Customers can use their debit and credit cards to access the service for purchases between $100 and $1000 and pay in four fortnightly instalments.
Buy now, pay later services have proven popular with young people as they do not charge interest but instead levy late fees for missed payments.
Yet providers such as Afterpay and Zip make most of their money from the fees charged to businesses in each sale.
CBA said providers charged about four per cent, which cost businesses hundreds of millions of dollars each year.
Businesses would not pay an additional fee using its service.
Individual CBA customers must apply to use the service and will be assessed before approval.
This is not the bank’s first foray into this payment type.
CBA already has a sizeable investment in buy now, pay later provider Klarna, which is also available to people who are not customers of the bank.
Zip touts ‘higher standard’ plus new code
A buy now, pay later code of practice will make sure the industry acts in the best interests of Australians, according to homegrown fintech Zip Co.
The code is replacing the regulatory black hole the fast-growing sector has been operating in until now.
Australia’s corporate watchdog is monitoring consumer harm and problematic vendors, while the Reserve Bank as payments regulator is watching the rise of BNPL as a form of credit or financing.
Peter Gray, Zip’s co-founder and chief operating officer, says the code is a “strong first step” to lifting standards across the industry.
‘Spreading out the cost of an item makes it feel less expensive, but that doesn’t mean you can afford it.’
The code has been developed by the Australian Finance Industry Association whose BNPL members include Afterpay, Brighte, flexigroup, Latitude, Openpay, Payright and Zip.
But Consumer advocacy group Choice says there should be rules, not self-regulation, guided by what is in the best interests of people using payment systems for everything from coffee and groceries to solar panels, home appliances and dental work.
By not charging interest on the credit extended to users, BNPL providers are not covered by consumer laws, responsible lending checks, caps on fees and charges, external dispute resolution and hardship requirements.
Financial Rights Legal Centre chief executive Karen Cox said at least one in five Australian consumers was missing payments.
“BNPL companies use a simple but seductive psychological trick to attract customers. Spreading out the cost of an item makes it feel less expensive, but that doesn’t mean you can afford it,” she said.

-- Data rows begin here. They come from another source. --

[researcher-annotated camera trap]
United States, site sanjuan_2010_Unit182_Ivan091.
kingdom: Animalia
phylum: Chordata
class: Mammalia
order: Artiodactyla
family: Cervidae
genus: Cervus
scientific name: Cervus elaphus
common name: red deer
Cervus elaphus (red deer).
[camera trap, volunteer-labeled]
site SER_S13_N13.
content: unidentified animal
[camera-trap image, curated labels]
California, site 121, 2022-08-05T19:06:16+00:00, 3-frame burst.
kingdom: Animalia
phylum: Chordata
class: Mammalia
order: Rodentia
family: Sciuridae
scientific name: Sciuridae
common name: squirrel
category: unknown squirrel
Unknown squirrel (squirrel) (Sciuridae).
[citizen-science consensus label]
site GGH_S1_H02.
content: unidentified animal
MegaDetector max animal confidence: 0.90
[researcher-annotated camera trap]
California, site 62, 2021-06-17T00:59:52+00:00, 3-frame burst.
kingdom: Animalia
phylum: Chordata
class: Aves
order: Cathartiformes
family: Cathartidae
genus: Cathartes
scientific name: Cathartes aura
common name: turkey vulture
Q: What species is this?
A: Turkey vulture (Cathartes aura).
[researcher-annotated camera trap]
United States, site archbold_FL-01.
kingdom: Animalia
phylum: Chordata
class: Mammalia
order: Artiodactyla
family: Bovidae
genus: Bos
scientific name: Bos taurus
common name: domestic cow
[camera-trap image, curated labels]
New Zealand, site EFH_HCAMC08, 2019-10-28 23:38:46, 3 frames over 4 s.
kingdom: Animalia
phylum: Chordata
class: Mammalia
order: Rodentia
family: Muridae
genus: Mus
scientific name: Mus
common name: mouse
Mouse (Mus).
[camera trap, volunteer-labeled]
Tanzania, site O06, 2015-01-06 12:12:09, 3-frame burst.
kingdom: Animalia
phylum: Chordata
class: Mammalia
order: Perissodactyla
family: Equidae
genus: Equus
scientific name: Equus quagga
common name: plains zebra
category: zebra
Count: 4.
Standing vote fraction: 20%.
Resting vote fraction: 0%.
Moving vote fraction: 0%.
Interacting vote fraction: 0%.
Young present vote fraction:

Gray said Zip – Australia’s most downloaded BNPL app in December and January – would continue to implement its own “higher standards”, particularly around customer suitability.
“Zip has done ID and credit checks on every customer since inception,” he said.
“As a result, we see one in 100 customers late in any month, compared with up to one in six for credit card users that are paying interest and behind with their debt.”
Releasing record results on Thursday, Zip managing director Larry Diamond said the “transformational” six months to end-December was part of a global shift away from the “broken and unfriendly credit card” towards a fairer digital alternative.
PayPal to let Aussies pay later from June
PayPal announced last week that it will offer a buy now, pay later service to Australians from June as it tries to catch up with the likes of Afterpay and Zip.
The payments provider, known for securing sales on eBay, last week said the users of Australia’s 9.1 million PayPal accounts would be able to pay in four instalments.
Like many competing services, shoppers will not be charged interest but will have a late fee deducted if they miss a payment.
This late fee will be $10 for purchases less than $125, and $30 for those worth more than $125.
Like other providers, PayPal said these late fees would only be charged once per purchase – which may limit regulators’ concerns that buy now, pay later services are a costly debt trap.
However, providers of buy now, pay later services make most of their money by charging a fee per sale to the respective business.
PayPal will not charge an additional fee for businesses to use its new service. Its standard fee for businesses making a sale is 2.6 per cent and a 30 cents transaction fee.
Afterpay’s fee, according to analysts, is about 3.8 per cent but can range between three and seven per cent depending on the size of the business.
PayPal last year revealed it intended to provide buy now, pay later services and while it is taking time to become available for Australians, the company’s general manager of payments in Australia, Andrew Toon, said the effort was part of a global rollout.
He acknowledged shoppers already had plenty of services to choose from.
“It’s a busy space but competition is great for consumers,” he said.
RBC Capital Markets analyst Daniel Perlin said buy now, pay later services made up 2.1 per cent of e-commerce spending in 2020.
He expected this percentage to double by 2024.